Retail entities need to re-evaluate the inner-working of loyalty programs, reseller arrangements, licensing and franchising models. Assistance in such evaluation is starting to become available. It is recommended that retail and consumer product bodies closely monitor discussions of the Joint Transition Resource Group (TRG), formed this year by the IASB and FASB to help determine whether more implementation guidance or education is needed. The TRG is not responsible for any formal recommendations to either board and does not issue any guidance. The AICPA (American Institute of Certified Public Accountants) has also established task forces and is preparing to aid industry stakeholders in implementing the new standards. This is likely to be a great boon to entities with retail and consumer products.
Summary of the new model
The new guidance outlines the principles an entity must apply to measure and recognize revenue and related cash flows. The core principle is that an entity will recognize revenue at an amount that reflects the consideration to which the entity expects to be entitled in exchange for transferring goods or services to a customer.
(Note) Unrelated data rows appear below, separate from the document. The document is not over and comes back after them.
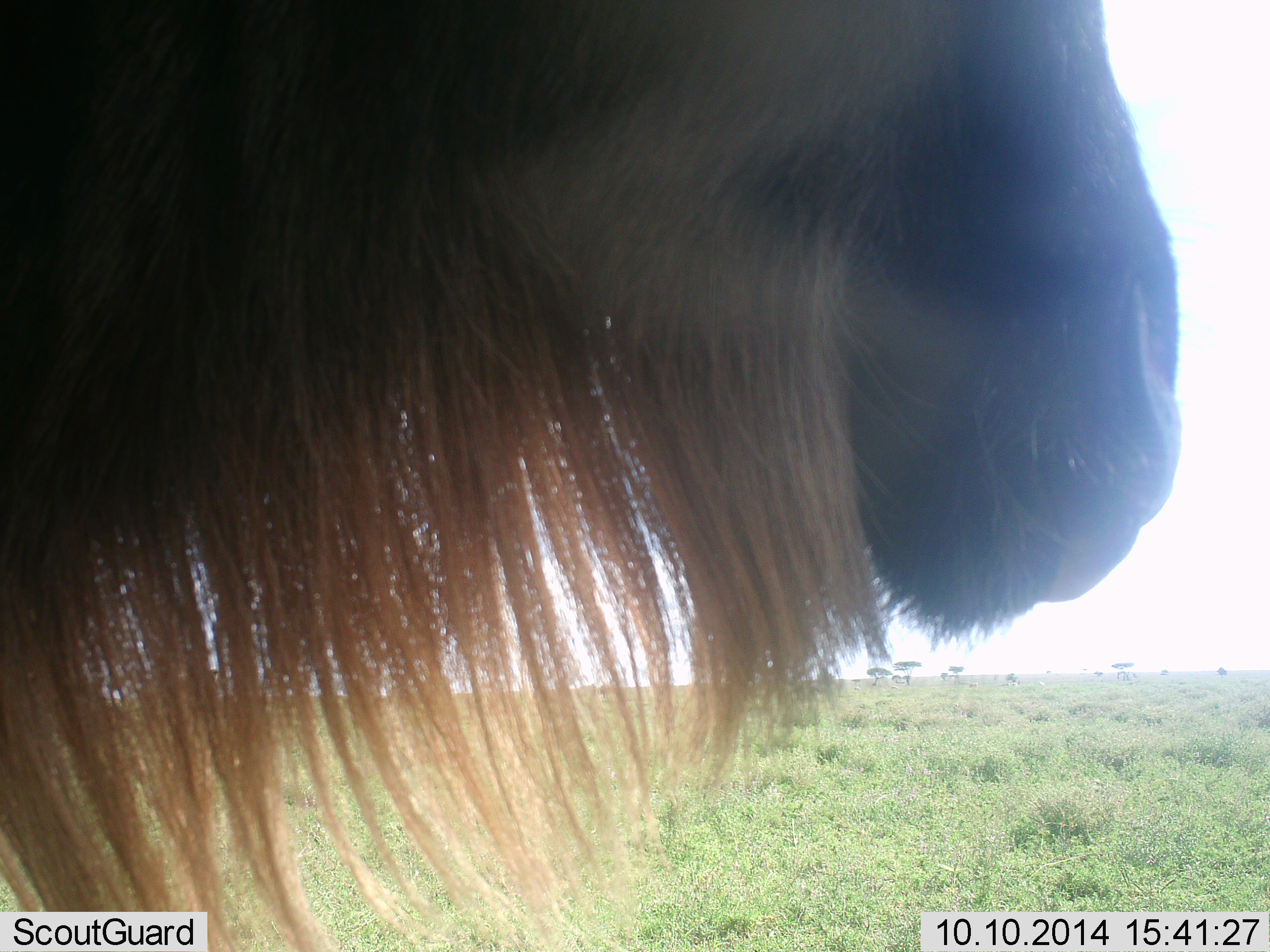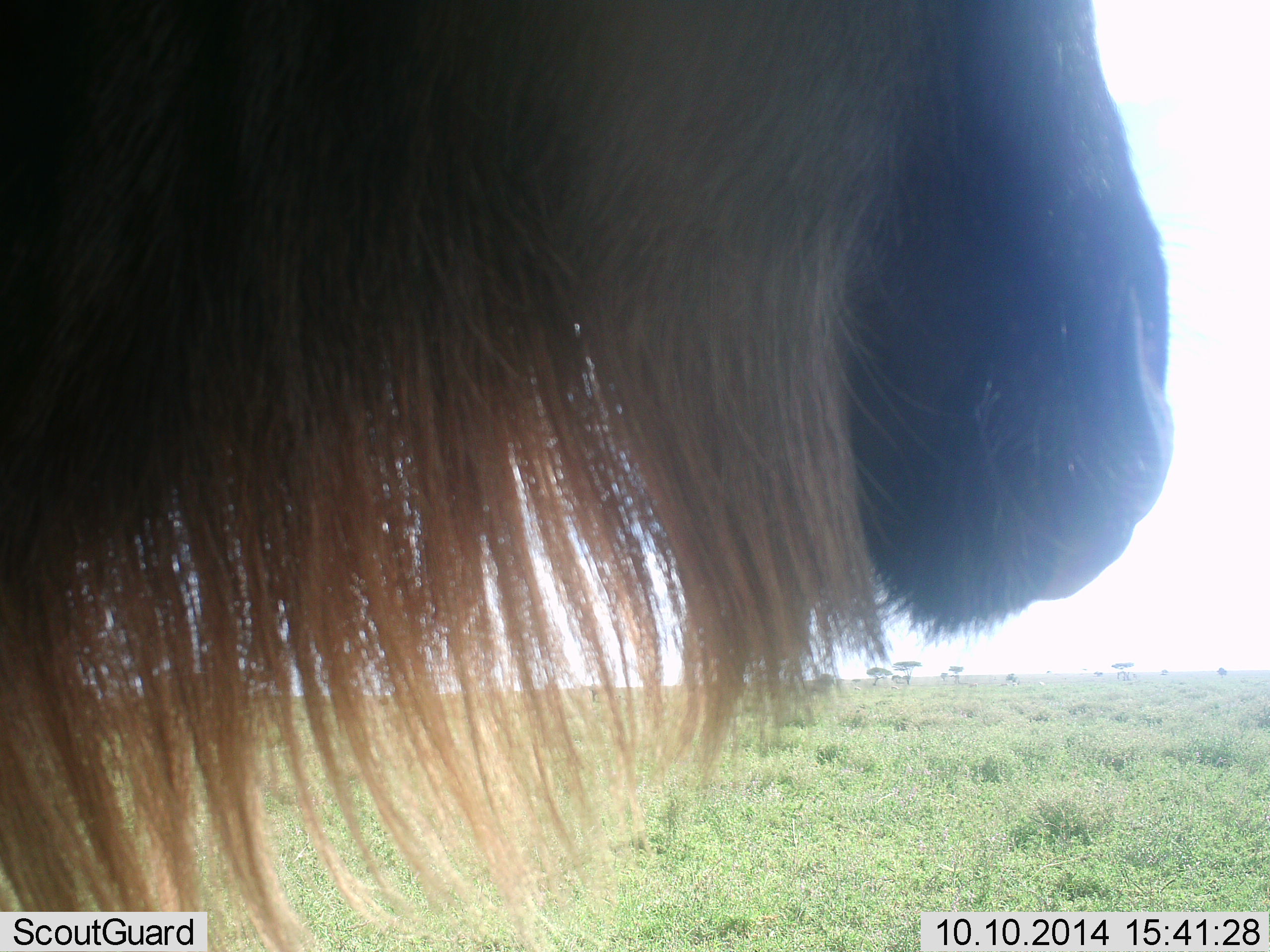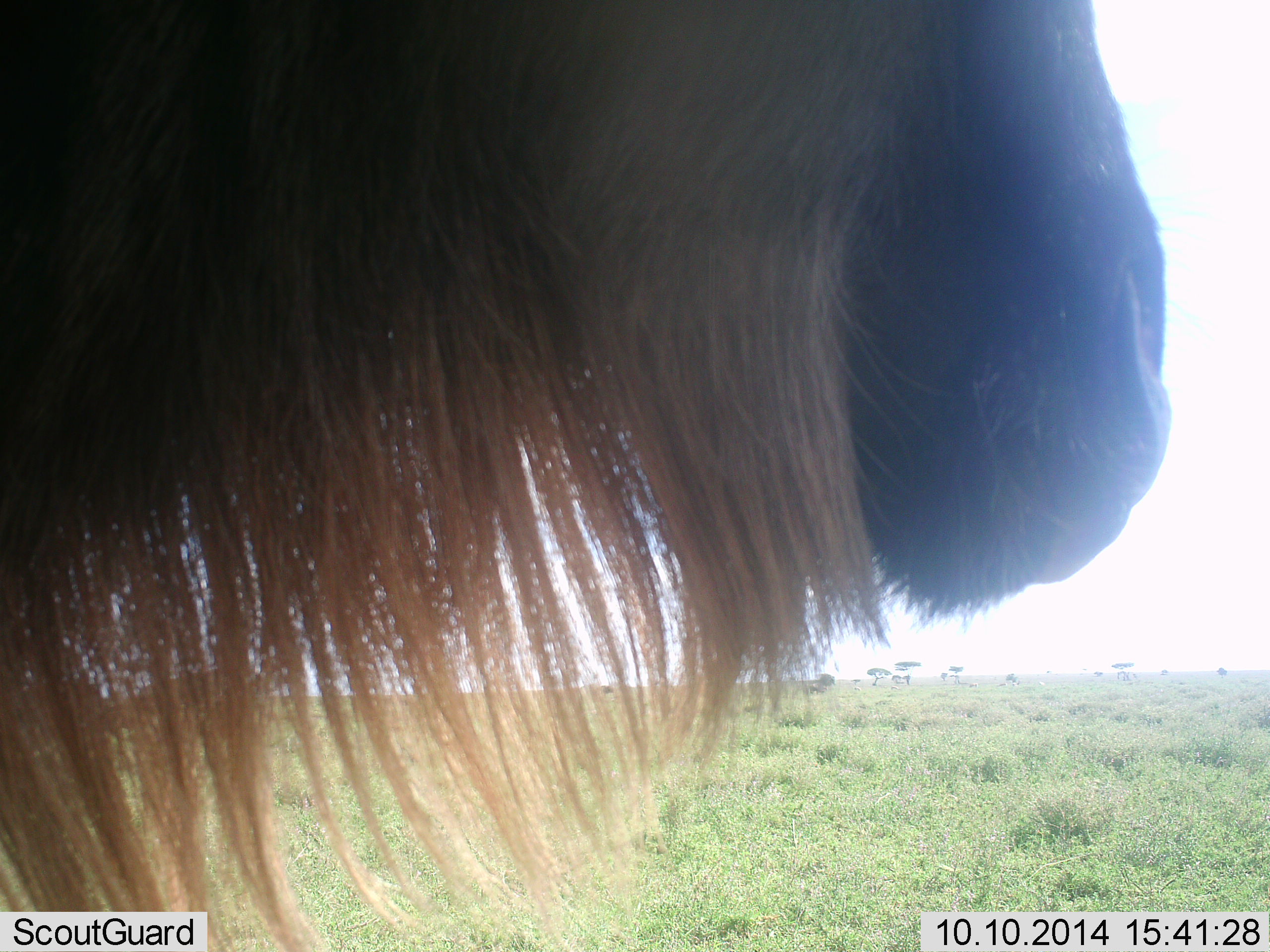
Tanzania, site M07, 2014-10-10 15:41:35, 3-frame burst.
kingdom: Animalia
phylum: Chordata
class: Mammalia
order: Artiodactyla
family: Bovidae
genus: Connochaetes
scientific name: Connochaetes taurinus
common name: blue wildebeest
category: wildebeest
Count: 1.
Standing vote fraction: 100%.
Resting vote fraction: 0%.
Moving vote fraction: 0%.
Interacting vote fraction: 0%.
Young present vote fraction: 0%.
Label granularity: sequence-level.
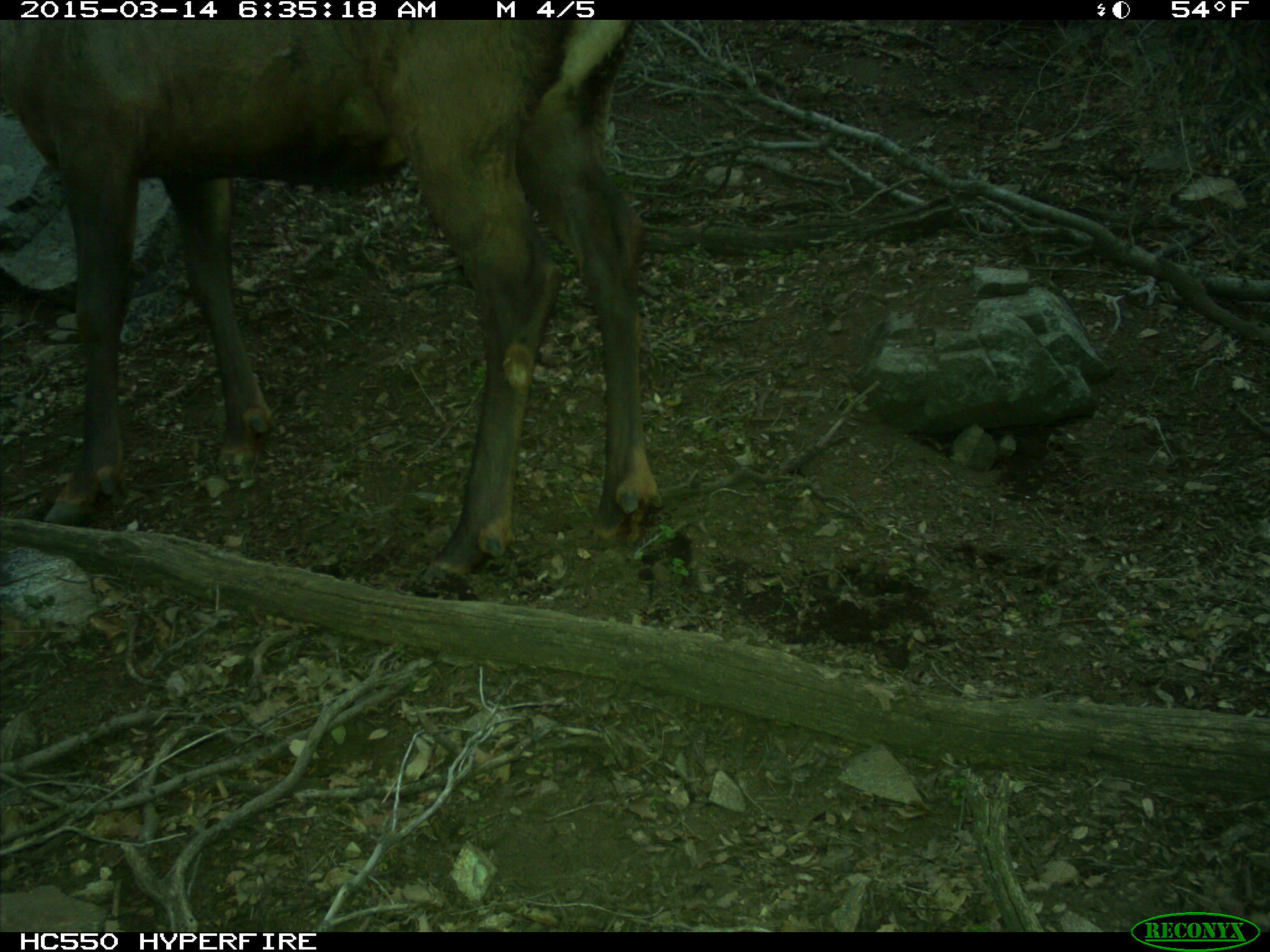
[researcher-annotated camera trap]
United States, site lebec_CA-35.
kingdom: Animalia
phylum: Chordata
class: Mammalia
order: Artiodactyla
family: Cervidae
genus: Cervus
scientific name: Cervus canadensis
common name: elk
The principles in the standard are applied using the following five steps:
1. Identify the contract(s) with a customer
2. Identify the performance obligations in the contract
3. Determine the transaction price
4. Allocate the transaction price to the performance obligations in the contract
5. Recognize revenue when (or as) the entity satisfies a performance obligation
Retail and consumer product entities will need to exercise judgment when considering the terms of their contracts and all the facts and circumstances. These businesses will need to consider all contracts that are legally enforceable, including implied and oral contracts. Entities will also have to apply the requirements of the new standard consistently to contracts with similar characteristics and in similar circumstances.
For retail and consumer products entities, identifying the contract with a customer under the new model will be similar to how it is done today, but entities will need to evaluate the legal enforceability of all contracts and collectability of each. A contract generally exists at either the point of sale, when goods or services are delivered or a sales agreement is executed.
Retail and consumer product entities entering into other contracts, such as franchise or licensing arrangements, will need to evaluate the terms of each contract to see whether or when criteria in the new standard is met.
Entities will need to carefully evaluate whether to present revenue on a gross or net basis.
Entities will have to assess whether current models for estimating returns are appropriate given the required methods for estimating the transaction price (i.e., the expected value or the most likely amount method) and the requirement to apply the constraint on variable consideration. While the method for estimating expected returns will change, the outcome may remain the same.
Retail and consumer product entities that currently apply the incremental cost method will need to change the process for recognizing loyalty or reward programs if those programs provide a material right to customers. Those companies will need to apply significant judgment to estimate the standalone selling price of the award credits. This likely will require changes to accounting policies, accounting systems and/or internal control over financial reporting for a business.
Because consideration paid to a customer can take many forms, entities must carefully evaluate each transaction or type of transaction to determine the appropriate treatment of such amounts. Entities will also have to determine whether to incorporate consideration paid/payable to a customer in the transaction price at contract inception or at a later date.
Retail and consumer product entities offering goods or services through multiple delivery channels will need to consider the promised goods or services to determine whether multiple performance obligations exist. If more than one performance obligation exists, entities will need to determine the number of performance obligations and when each performance obligation has been satisfied (i.e., when revenue should be recognized).
• Entities should perform a preliminary assessment of the impact of the new revenue recognition standards as soon as possible to determine how to prepare and implement. While the effect on entities will vary, some may face significant changes in revenue recognition. All entities will need to evaluate the requirements of these new standards and make sure processes, systems and controls are put in place to collect the necessary information for implementation, even if accounting results won’t change significantly or at all.
• Entities should consider monitoring discussions of all applicable boards, the SEC staff and the newly formed TRG.